(Extracted page text data)
»»
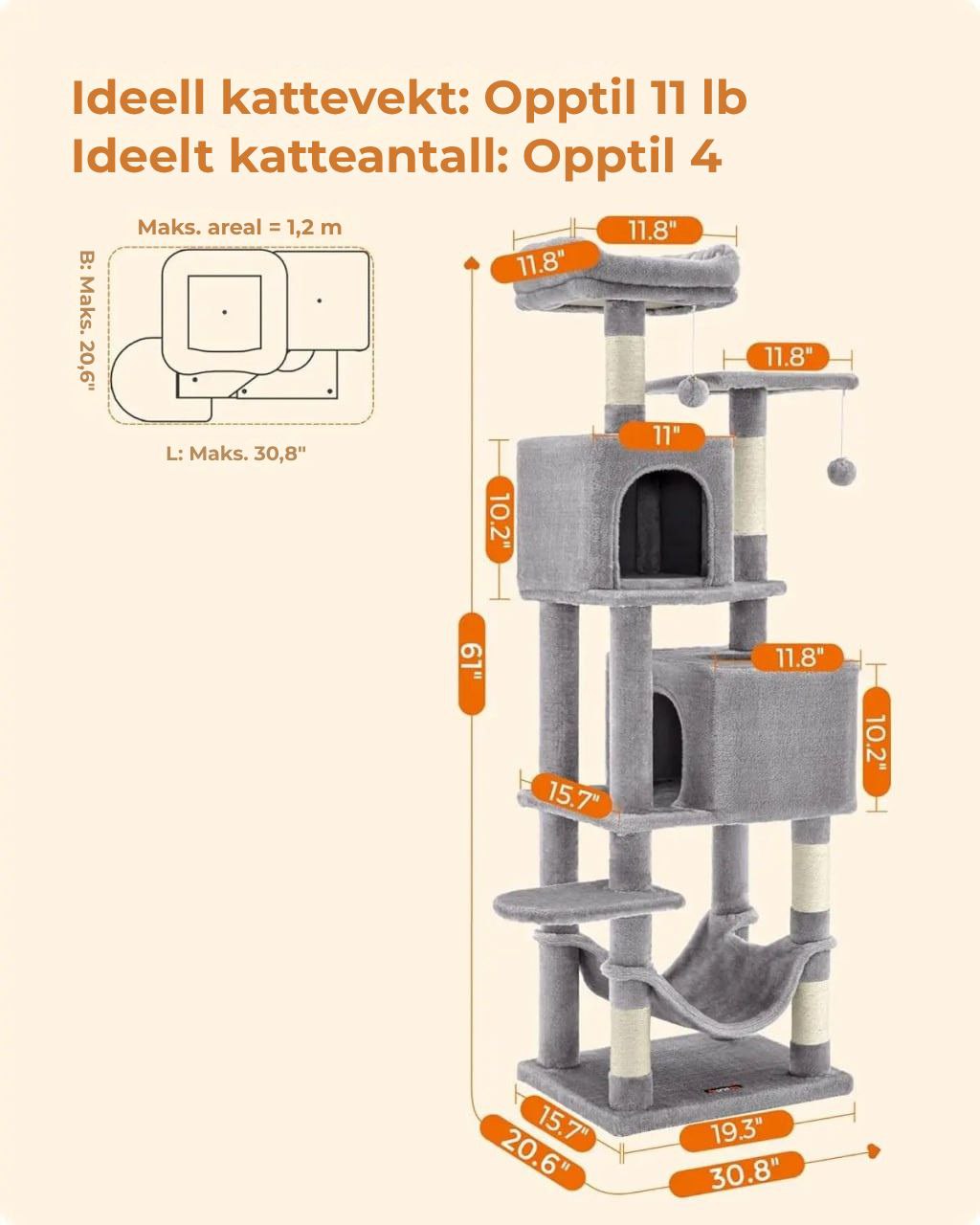 Ideell kattevekt: Opptil 11 lb
Ideelt katteantall: Opptil 4

Maks. areal = 1,2 m
B: Maks. 20,6"
L: Maks. 30,8"

11.8"
11.8"
11.8"
11"
10.2"
61"
11.8"
10.2"
15.7"
15.7"
19.3"
20.6"
30.8"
««
> Aim of the task: Return the lines from the one containing "Ideelt katteantall: Opptil 4" through the last line of the records. Include both ends and nothing else.

> Output for this task:
Ideelt katteantall: Opptil 4

Maks. areal = 1,2 m
B: Maks. 20,6"
L: Maks. 30,8"

11.8"
11.8"
11.8"
11"
10.2"
61"
11.8"
10.2"
15.7"
15.7"
19.3"
20.6"
30.8"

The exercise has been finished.